TASK PROMPT: Rewrite the rows from the first one down to the row containing "Коагулант за басейн" as a numbered list, including both ends and skipping any blank lines. Leave the pictures out.

[[ DATA RECORDS open ]]

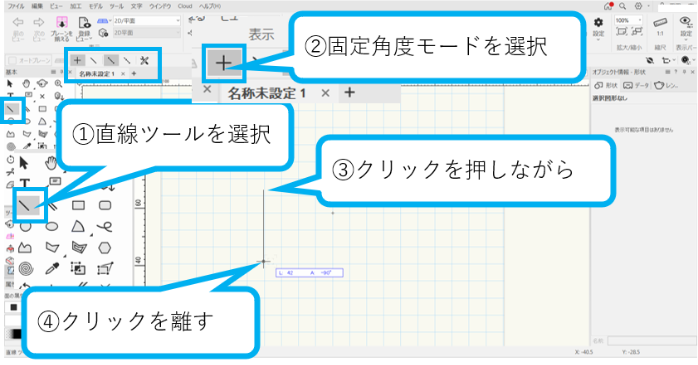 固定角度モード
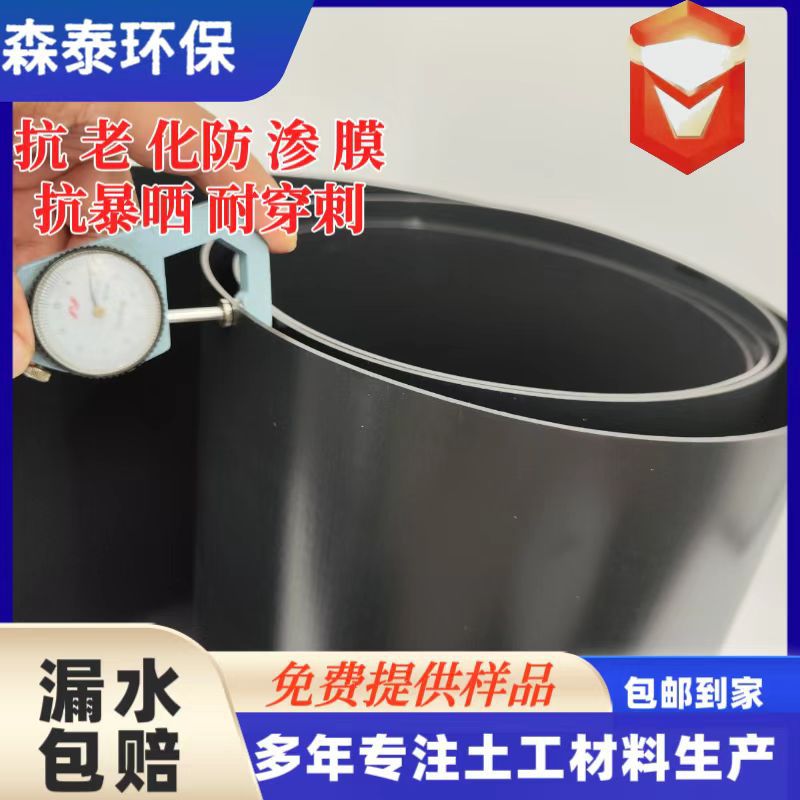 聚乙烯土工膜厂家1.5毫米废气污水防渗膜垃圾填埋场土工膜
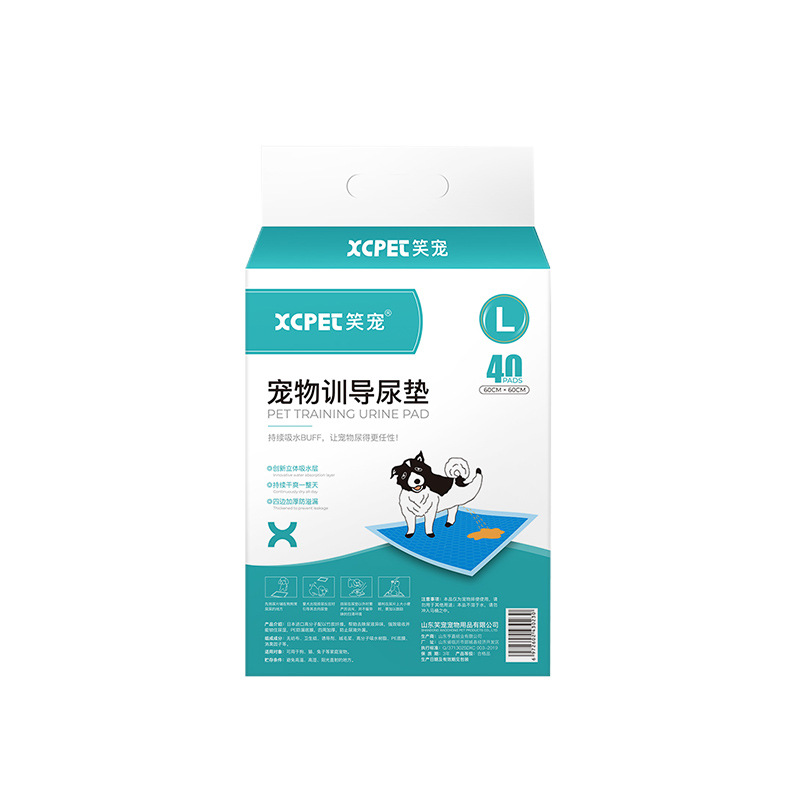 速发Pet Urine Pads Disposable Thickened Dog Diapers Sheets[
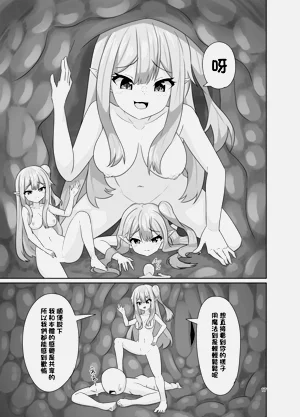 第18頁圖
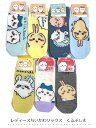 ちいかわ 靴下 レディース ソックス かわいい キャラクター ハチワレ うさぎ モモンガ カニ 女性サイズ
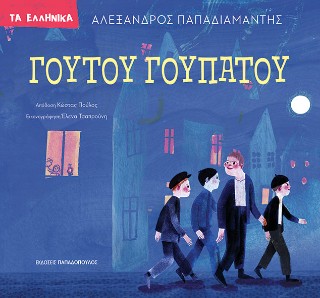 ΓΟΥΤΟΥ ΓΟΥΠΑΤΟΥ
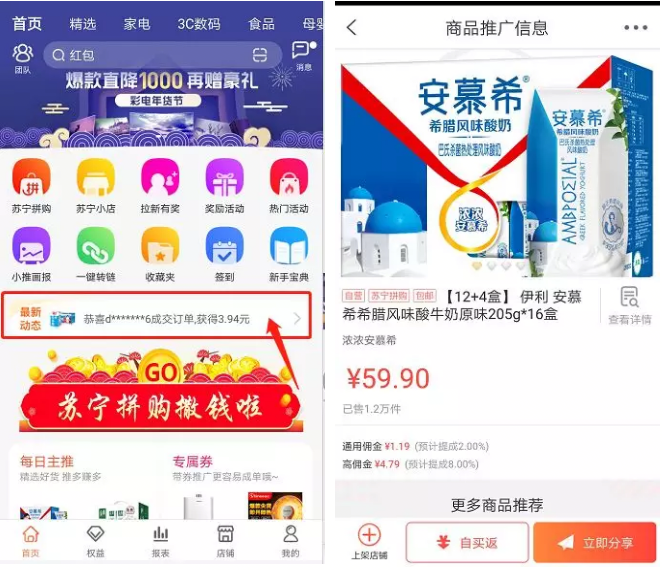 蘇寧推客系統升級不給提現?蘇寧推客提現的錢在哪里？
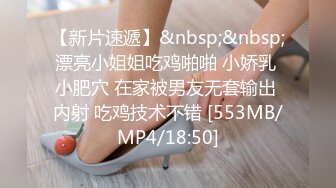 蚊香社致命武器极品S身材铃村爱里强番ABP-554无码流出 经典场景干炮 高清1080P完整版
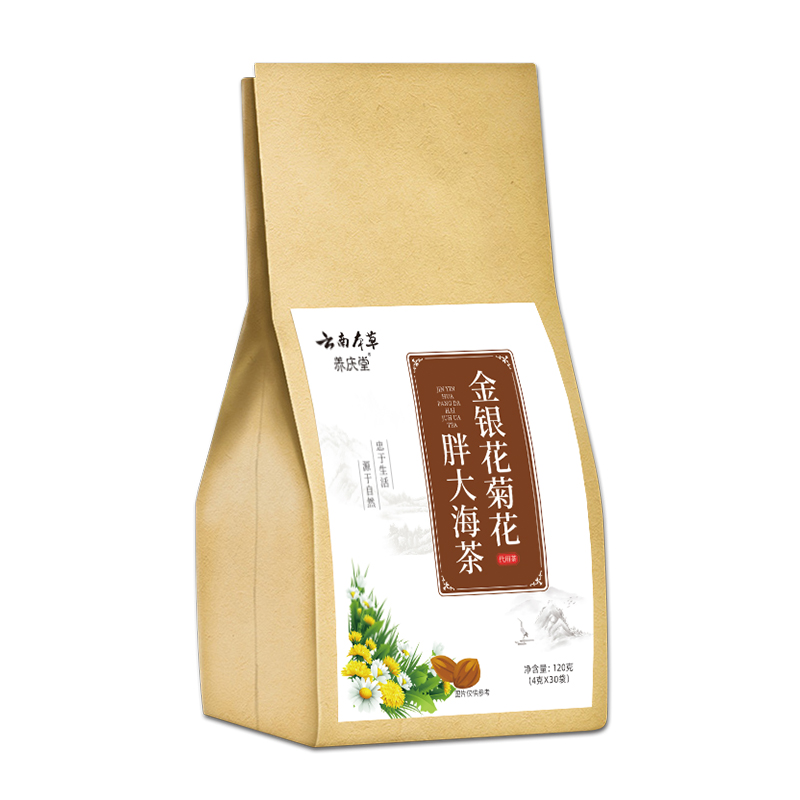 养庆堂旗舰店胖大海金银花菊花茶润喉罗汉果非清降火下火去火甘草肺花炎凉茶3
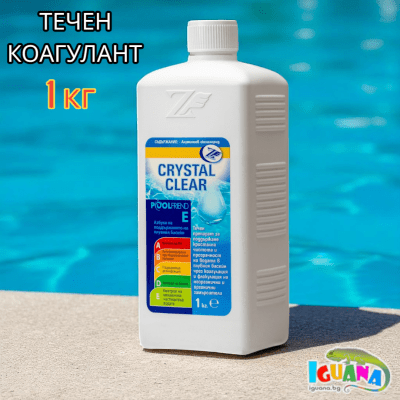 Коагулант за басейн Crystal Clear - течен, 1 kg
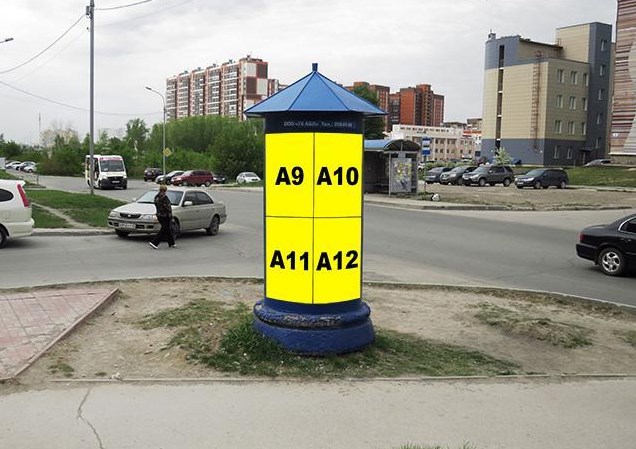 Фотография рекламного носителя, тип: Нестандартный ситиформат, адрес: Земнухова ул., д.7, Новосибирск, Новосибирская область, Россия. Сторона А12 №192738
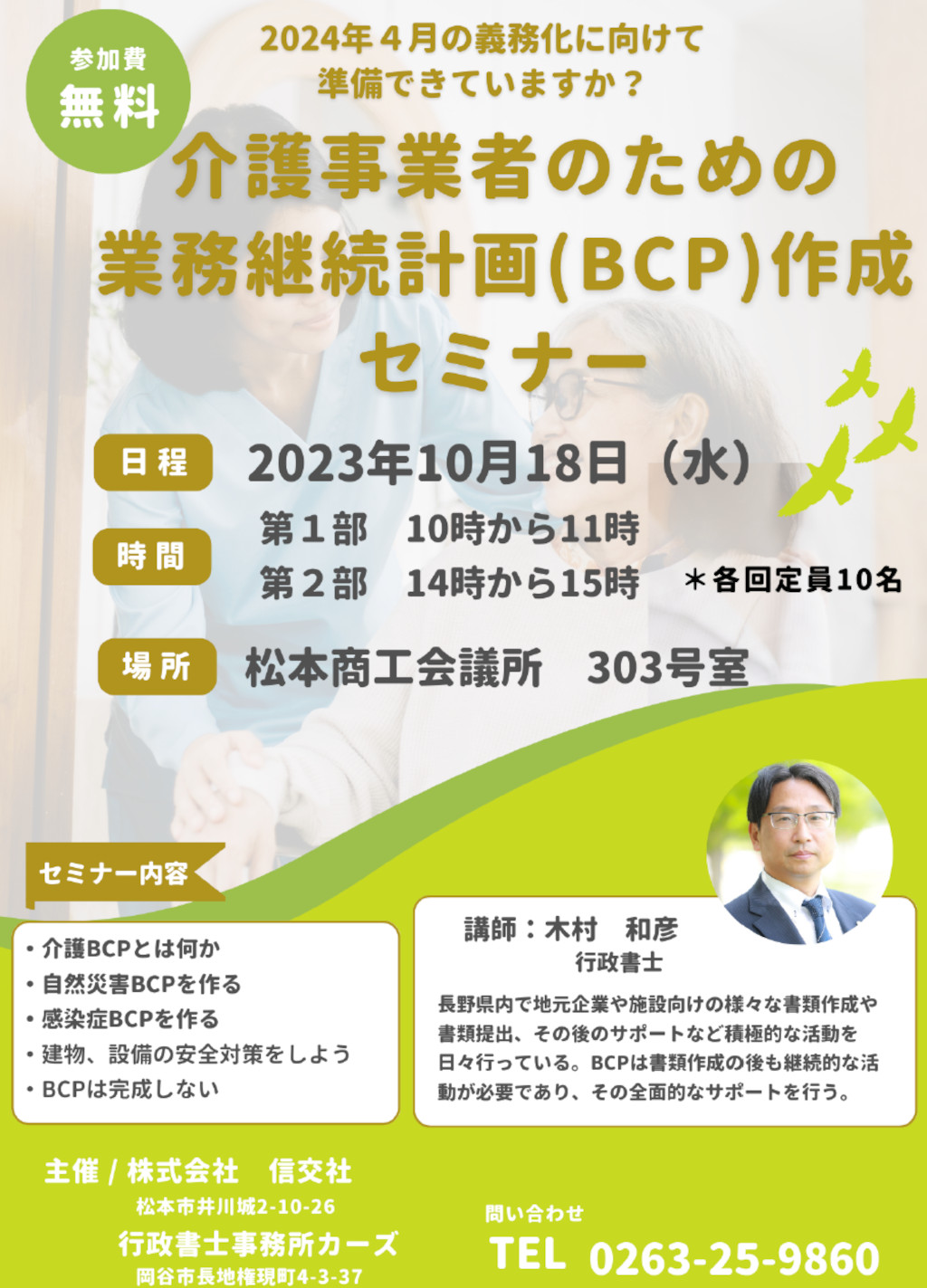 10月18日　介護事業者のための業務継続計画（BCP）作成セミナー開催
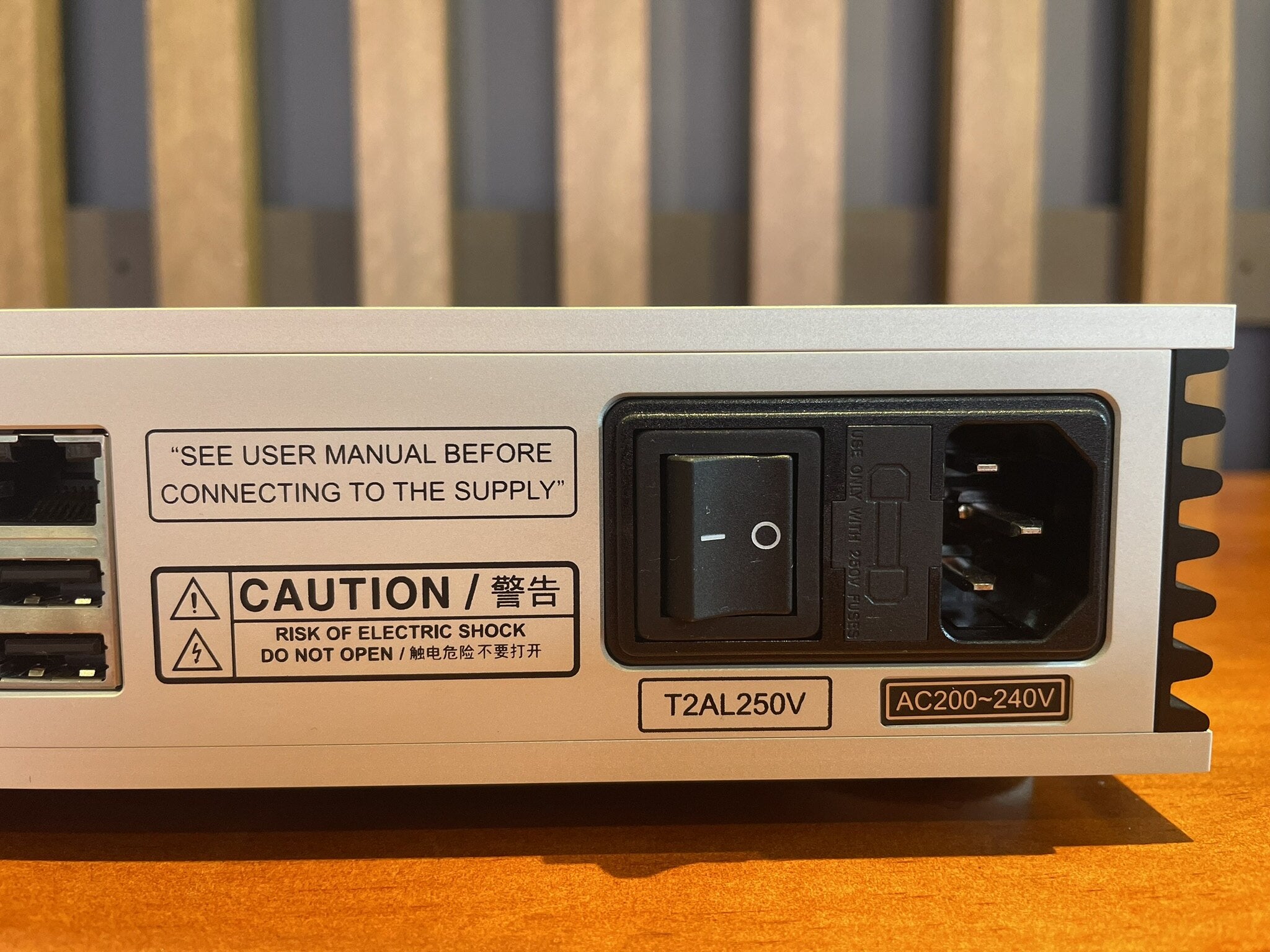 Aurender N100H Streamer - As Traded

[[ DATA RECORDS closed ]]

SOLUTION:
1.  固定角度モード
2.  聚乙烯土工膜厂家1.5毫米废气污水防渗膜垃圾填埋场土工膜
3.  速发Pet Urine Pads Disposable Thickened Dog Diapers Sheets[
4.  第18頁圖
5.  ちいかわ 靴下 レディース ソックス かわいい キャラクター ハチワレ うさぎ モモンガ カニ 女性サイズ
6.  ΓΟΥΤΟΥ ΓΟΥΠΑΤΟΥ
7.  蘇寧推客系統升級不給提現?蘇寧推客提現的錢在哪里？
8.  蚊香社致命武器极品S身材铃村爱里强番ABP-554无码流出 经典场景干炮 高清1080P完整版
9.  养庆堂旗舰店胖大海金银花菊花茶润喉罗汉果非清降火下火去火甘草肺花炎凉茶3
10.  Коагулант за басейн Crystal Clear - течен, 1 kg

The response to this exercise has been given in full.